A prominent element in trailers for “High Castle” is the existence of bootleg newsreels that show the Allies winning the war. One thinks that explaining how these newsreels came to be or what they mean would figure prominently in the series, but it ended up being almost a soap opera masquerading as a thriller or spy story, with intrigue around one character, and whether he is a double agent, or whether his sympathies lie with the Nazis or a resistance group. This goes on for the first six or seven episodes until the Phillip K. Dick sci-fi elements really start to kick in, revealing the series’ real intentions.

I’ll try to tell this part without spoiling anything. I’m not even sure I fully understood all the twists or the mechanics of the plotting, but the concern over the newsreels does re-surface in terms of another character, a Nazi officer who is going to betray his comrades and attempt to assassinate Hitler (still in power in the early 1960s, but aging and vulnerable, or so we think). Suffice to say, pre-cognition (a prominent idea in “Minority Report”) comes into play, leading to a different outcome than we expect. And, in parallel, one of the powerful Japanese characters (who control the western half of the former United States), finds himself suddenly in an alternate reality brought on by the actions of that rogue Nazi in the east.

In short, “High Castle” really should be thought of as a Phillip K. Dick mind-bending sci-fi story, with a very slight alternative history veneer lacquered on top of that.

▶ [Image and question records]:
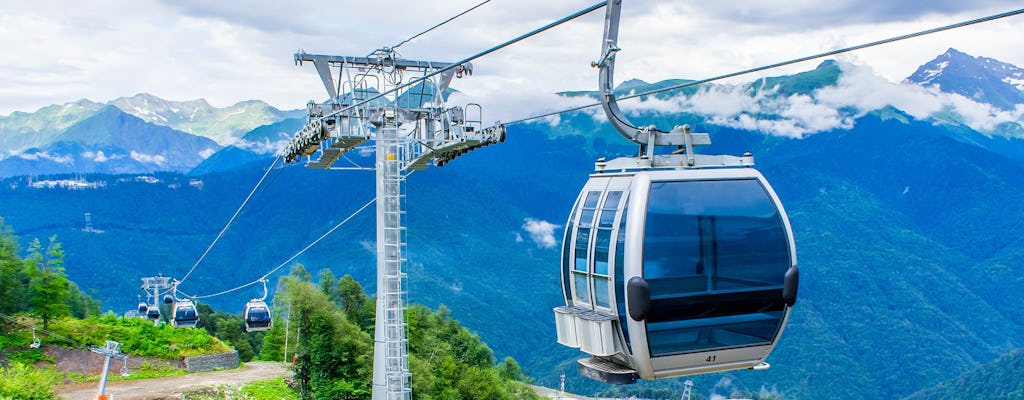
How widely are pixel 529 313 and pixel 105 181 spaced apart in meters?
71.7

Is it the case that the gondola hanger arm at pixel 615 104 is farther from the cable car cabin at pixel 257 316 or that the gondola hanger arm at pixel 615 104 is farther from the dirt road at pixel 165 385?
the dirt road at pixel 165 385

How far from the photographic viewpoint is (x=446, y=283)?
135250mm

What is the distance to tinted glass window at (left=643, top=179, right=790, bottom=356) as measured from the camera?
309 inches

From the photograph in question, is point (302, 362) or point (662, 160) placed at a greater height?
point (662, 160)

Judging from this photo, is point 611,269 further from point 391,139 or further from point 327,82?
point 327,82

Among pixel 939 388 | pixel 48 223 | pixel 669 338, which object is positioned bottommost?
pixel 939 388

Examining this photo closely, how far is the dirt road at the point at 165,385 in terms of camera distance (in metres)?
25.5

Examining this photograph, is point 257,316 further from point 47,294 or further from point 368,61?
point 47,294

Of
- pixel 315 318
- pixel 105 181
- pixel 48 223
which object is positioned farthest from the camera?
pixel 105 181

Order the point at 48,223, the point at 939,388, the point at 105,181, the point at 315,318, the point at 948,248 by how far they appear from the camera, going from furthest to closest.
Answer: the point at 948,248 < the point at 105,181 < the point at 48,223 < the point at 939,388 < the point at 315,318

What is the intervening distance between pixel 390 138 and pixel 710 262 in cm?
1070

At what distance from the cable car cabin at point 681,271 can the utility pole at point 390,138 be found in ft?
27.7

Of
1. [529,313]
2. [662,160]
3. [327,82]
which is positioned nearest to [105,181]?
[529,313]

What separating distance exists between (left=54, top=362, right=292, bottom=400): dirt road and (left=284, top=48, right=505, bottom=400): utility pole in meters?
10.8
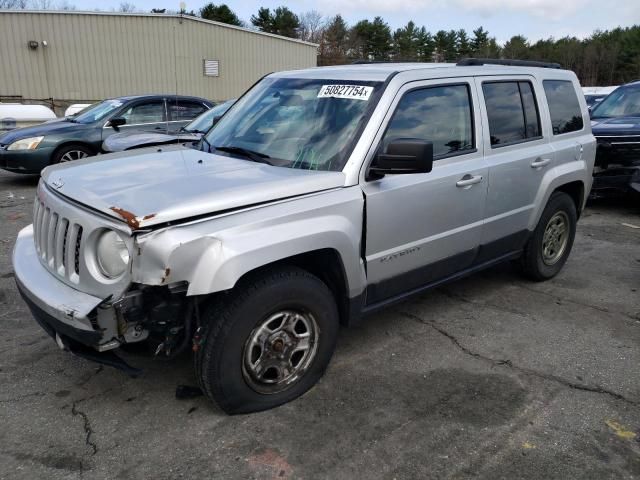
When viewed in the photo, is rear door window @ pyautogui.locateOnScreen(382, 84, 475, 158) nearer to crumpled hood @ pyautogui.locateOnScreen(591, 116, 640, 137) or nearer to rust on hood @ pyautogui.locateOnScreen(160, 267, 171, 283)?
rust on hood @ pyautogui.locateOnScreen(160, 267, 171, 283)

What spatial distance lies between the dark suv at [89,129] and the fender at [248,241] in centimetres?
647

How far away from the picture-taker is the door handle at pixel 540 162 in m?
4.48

▶ [Problem set]:
a - Output the part of the review from "I’ll try to" to "in the east.".
b - In the review, what brings on the alternate reality that one of the powerful Japanese characters suddenly finds himself in? Explain in one to three sentences.
c - Answer these questions from the review:
(i) What do the bootleg newsreels show?
(ii) Which part of the former United States do the Japanese characters control?
(iii) For how many episodes does the intrigue around one character go on before the sci-fi elements kick in?
These records are separate material, unrelated to the review.

▶ [List of solutions]:
a -
I’ll try to tell this part without spoiling anything. I’m not even sure I fully understood all the twists or the mechanics of the plotting, but the concern over the newsreels does re-surface in terms of another character, a Nazi officer who is going to betray his comrades and attempt to assassinate Hitler (still in power in the early 1960s, but aging and vulnerable, or so we think). Suffice to say, pre-cognition (a prominent idea in “Minority Report”) comes into play, leading to a different outcome than we expect. And, in parallel, one of the powerful Japanese characters (who control the western half of the former United States), finds himself suddenly in an alternate reality brought on by the actions of that rogue Nazi in the east.

b - The review says the alternate reality is brought on by the actions of a rogue Nazi officer in the east. That officer is going to betray his comrades and attempt to assassinate Hitler.

c -
(i) The Allies winning the war.
(ii) The western half.
(iii) The first six or seven episodes.